Mas a história de hoje é o sonho que vendo. De corridas neste
blogue de corridas não falo porque nada há a dizer da minha parte. Mesmo as
caminhadas têm sido doridas e limitadas na distância, no tempo e no espaço
nestas últimas 3 semanas. O já referido calçadão da Frazoa e duas ou três
incursões a São Mamede que souberam a Vida. O tempo livre – curiosamente parece
que escasso – foi passado a antecipar a grande arrumação anual da biblioteca na
qual tomo consciência que para além de algumas acendalhas que também lá se
encontram, possuo como último recurso para passar pandemias às quais não
sucumba ou para primaverar eventual outonal existência ainda com visão e
discernimento, uns bons milhares de excelentes páginas impossíveis de ler e
muito menos reler numa única existência. Esperemos que os herdeiros possuam
espaço físico suficiente para não as tornar a todas também em acendalhas.
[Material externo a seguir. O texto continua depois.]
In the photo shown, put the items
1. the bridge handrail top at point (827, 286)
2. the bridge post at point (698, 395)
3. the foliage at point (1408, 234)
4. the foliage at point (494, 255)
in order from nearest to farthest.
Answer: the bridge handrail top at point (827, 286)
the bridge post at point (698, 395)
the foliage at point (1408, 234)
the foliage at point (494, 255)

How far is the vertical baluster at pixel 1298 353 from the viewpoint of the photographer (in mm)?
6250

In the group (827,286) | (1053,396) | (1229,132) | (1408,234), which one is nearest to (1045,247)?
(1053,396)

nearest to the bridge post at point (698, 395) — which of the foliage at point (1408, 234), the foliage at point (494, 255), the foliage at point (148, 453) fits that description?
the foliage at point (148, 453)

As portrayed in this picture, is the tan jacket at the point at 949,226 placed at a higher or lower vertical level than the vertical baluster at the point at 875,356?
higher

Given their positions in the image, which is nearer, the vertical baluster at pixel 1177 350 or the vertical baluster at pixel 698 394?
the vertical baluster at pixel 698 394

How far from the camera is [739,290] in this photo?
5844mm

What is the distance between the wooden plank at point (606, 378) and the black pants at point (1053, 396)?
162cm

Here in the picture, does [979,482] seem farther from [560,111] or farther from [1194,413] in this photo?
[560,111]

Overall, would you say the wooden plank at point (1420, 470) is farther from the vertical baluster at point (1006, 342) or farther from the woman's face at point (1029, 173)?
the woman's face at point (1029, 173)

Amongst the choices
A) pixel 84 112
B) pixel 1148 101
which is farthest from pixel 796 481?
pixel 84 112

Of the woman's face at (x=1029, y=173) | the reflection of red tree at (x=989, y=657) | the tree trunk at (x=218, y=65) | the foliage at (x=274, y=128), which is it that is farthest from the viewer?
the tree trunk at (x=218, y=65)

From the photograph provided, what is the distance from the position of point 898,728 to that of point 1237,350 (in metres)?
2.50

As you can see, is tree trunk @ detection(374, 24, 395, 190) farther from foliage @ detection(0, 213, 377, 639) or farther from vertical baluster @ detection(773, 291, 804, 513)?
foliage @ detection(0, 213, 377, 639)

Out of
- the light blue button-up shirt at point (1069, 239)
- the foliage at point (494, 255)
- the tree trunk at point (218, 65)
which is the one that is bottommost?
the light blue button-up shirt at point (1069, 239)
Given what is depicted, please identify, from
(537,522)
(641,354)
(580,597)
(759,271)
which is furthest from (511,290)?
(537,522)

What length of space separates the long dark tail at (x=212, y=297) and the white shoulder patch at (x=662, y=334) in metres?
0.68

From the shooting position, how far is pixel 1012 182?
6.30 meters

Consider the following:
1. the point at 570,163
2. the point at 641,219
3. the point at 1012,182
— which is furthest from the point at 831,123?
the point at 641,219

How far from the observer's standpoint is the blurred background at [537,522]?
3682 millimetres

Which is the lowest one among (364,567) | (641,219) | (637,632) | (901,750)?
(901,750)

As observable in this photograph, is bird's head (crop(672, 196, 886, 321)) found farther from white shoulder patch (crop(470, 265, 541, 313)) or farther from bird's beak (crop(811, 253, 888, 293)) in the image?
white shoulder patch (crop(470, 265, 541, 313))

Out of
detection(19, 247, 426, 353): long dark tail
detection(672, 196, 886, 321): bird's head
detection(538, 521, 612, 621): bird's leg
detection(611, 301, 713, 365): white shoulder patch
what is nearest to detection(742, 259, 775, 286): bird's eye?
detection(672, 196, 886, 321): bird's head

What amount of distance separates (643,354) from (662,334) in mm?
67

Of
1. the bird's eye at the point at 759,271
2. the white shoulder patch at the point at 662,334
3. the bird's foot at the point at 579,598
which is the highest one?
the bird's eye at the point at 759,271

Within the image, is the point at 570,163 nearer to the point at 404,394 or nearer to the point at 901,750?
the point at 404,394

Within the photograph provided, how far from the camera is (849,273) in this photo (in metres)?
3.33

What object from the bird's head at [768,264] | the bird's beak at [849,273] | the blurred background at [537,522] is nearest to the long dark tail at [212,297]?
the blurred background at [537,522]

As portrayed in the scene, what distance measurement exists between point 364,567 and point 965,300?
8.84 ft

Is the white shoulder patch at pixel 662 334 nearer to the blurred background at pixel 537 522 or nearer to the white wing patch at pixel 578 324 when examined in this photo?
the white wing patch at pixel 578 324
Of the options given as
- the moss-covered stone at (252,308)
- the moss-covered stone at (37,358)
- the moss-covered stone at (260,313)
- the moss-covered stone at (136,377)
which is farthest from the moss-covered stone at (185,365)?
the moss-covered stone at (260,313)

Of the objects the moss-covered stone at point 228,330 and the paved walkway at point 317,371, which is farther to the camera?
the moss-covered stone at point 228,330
Os sonhos em tempo de pandemia deviam ser pesadelos, não
compreendo como podem ser esperançosos. As personagens de quase toda a literatura
carregam o peso das existências, sejam cada uma das que compõem o longo
estendal de derrotados do Bairro Amélia, paisagem da As primeiras coisas do Bruno
Vieira Amaral que revisito, seja a jovem Beatriz de A Mulher que correu atrás
do vento do João Tordo que me ocupou ontem o serão de brasido na lareira.
Vamos então ao sonho, o sonho que sempre vem na fase final
do sono, naquela parte de noite em que o calor passa a frio antecipando já um
despertar enérgico para os dias, agora espantosamente calmos, que se iniciam. Portalegre
era a mesma e era outra, um realismo fantástico repleto de fantasia quase
erótica certamente inspirada pelas aventuras do Físico prodigioso do Jorge de
Sena a que regressara na semana passada. Juventude, muita juventude, muita
energia, muito sorriso, tudo desembocava na antiga Setubalense e num snack-bar que
inventei lá dentro e que freneticamente acolhia e servia viajantes que nunca
sonharam existir e muito menos cá vir, mas vieram cavalgando a minha onírica
imaginação.
Um dia a tecnologia gravará os sonhos. Um dia a tecnologia
produzirá os sonhos que nos apetecer incluindo estes quase psicadélicos? Sem perigo de “nos agarrar”? Será que o
não faz já e que na verdade cavalgamos o sonho tornado pesadelo? No que vivi hoje
e que, está bem de ver, já esqueci quase todos os mil e um pormenores, tudo
termina com hordas avançando com a graciosidade da dança pelo Rossio e pela Rua
Direita, que era a existente e era uma outra mais cosmopolita, com semblantes
de pura felicidade e destinos cumpridos. Mas começou com incumpridores idosos
que desafiavam a ordem quase marcial atual mas num ápice desembocou na orgiástico
grand finale qual festival de Verão tornado tomorrowland. Nem sei porque acordei – porque tão facilmente
acordamos dos sonhos e tanto custa a acordar dos pesadelos continua a ser um
mistério – demasiado repentinamente e não pude seguir a horda, eu que como
protagonista principal no meu sonho desempenhei – inconscientemente o pedi está
bem de ver - o papel de ancião atónito,
temeroso e incrédulo.
A manhã está cinzenta e chove. O lume já está aceso. Os
gatos – mãe e filho – estão agora enrolados após meia hora de grande atividade.
A família está saudavelmente reunida que a casa é grande e permite privacidades
e, com o dia assim, hoje provavelmente nem haverá caminhada. Voltemos ao João
Tordo ou, calhando, a mais uma personagem do Bairro Amélia. As de Portalegre
estão, felizmente, por agora, confinadas, sem saberem ainda se o meu sonho é
pressentimento ou apenas delírio. Mas vendo o sonho. Alguém o compra?